====== Texto de origem
Há uma conversa crescendo em todo o mundo. O assunto diz respeito aos chamados bens públicos digitais. Só para recapitular, a vida humana seria miserável sem bens públicos (chamados em inglês de “commons”, exatamente por seu uso comum). Uma cidade sem ruas e passeios públicos seria inconcebível. Se as praias no Brasil fossem privadas, seríamos um país diferente (e pior).
Manter a saúde dos bens de uso público, impedindo sua captura ou destruição, é fundamental. Foi exatamente o que mostrou a ganhadora do prêmio Nobel de economia, Elinor Ostrom, cujo trabalho foi dedicado aos “commons”. O mesmo raciocínio vale para o digital. É preciso preservar o equilíbrio entre o privado e os bens digitais públicos.
Nos últimos anos, o digital vem sofrendo um processo acelerado de diminuição ou degradação dos seus bens comuns. Vale lembrar que a internet foi construída a partir de bens públicos como a World Wide Web (www), criada por Tim Berners-Lee e concedida por ele para uso livre de toda a humanidade. Ou ainda, o protocolo TCP/IP, que permite que a internet funcione, também de uso livre comum.
No entanto, nos últimos 15 anos os bens digitais públicos vêm perdendo espaço. Por exemplo, as big techs avançaram sobre espaços e serviços que antes eram comuns. Mais recentemente, as empresas de inteligência artificial estão se fechando, apesar de curiosamente usarem como matéria-prima para treinar seus modelos os dados que estão abertos na internet.
Esse fechamento dos bens públicos digitais está agora provocando reações para reconquistar o espaço perdido. A Índia, por exemplo, decidiu se tornar uma liderança na construção de bens públicos digitais. Criou todo um aparato de serviços públicos baseados em modelos livres e abertos, a começar pela identidade digital chamada Aadhaar (que significa justamente fundação).
O país não parou por aí. Há iniciativas buscando retomar até os espaços pertencentes às empresas de tecnologia. Por exemplo, o serviço Namma Yatri criou uma infraestrutura digital pública para serviços de viagens na cidade de Bangalore. Em vez de pedir um carro por aplicativo de empresa, o passageiro pede direto pela plataforma Namma Yatri (que significa “nosso viajante”). O serviço faz parte da infraestrutura da própria cidade. Em um ano, mais de 15 milhões de viagens foram realizadas.
============
§ Tarefas propostas:
A – Por que, segundo o texto sobre bens públicos digitais, os bens públicos são chamados em inglês de "commons"?
B – Reproduza o trecho do texto sobre bens públicos digitais que começa em "Esse fechamento dos" e vai até "significa justamente fundação).".
C – De acordo com o texto sobre bens públicos digitais, quantas viagens foram feitas pelo Namma Yatri em um ano?
Não é preciso consultar os dados para fazer nada.
====== Dados de origem
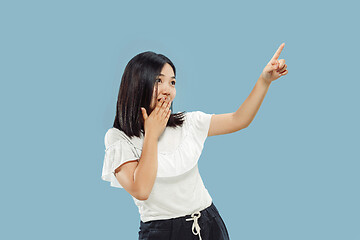 Image showing Korean young woman\'s half-length portrait on blue background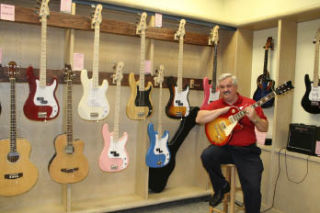 Dan DeMers opened American Guitars inside Kitsap Mall late last year. He sells a variety of guitars and now offers guitar lessons to customers.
============
§ Respostas esperadas:
A – Eles recebem esse nome justamente por seu uso comum.

B –
Esse fechamento dos bens públicos digitais está agora provocando reações para reconquistar o espaço perdido. A Índia, por exemplo, decidiu se tornar uma liderança na construção de bens públicos digitais. Criou todo um aparato de serviços públicos baseados em modelos livres e abertos, a começar pela identidade digital chamada Aadhaar (que significa justamente fundação).

C – Mais de 15 milhões de viagens.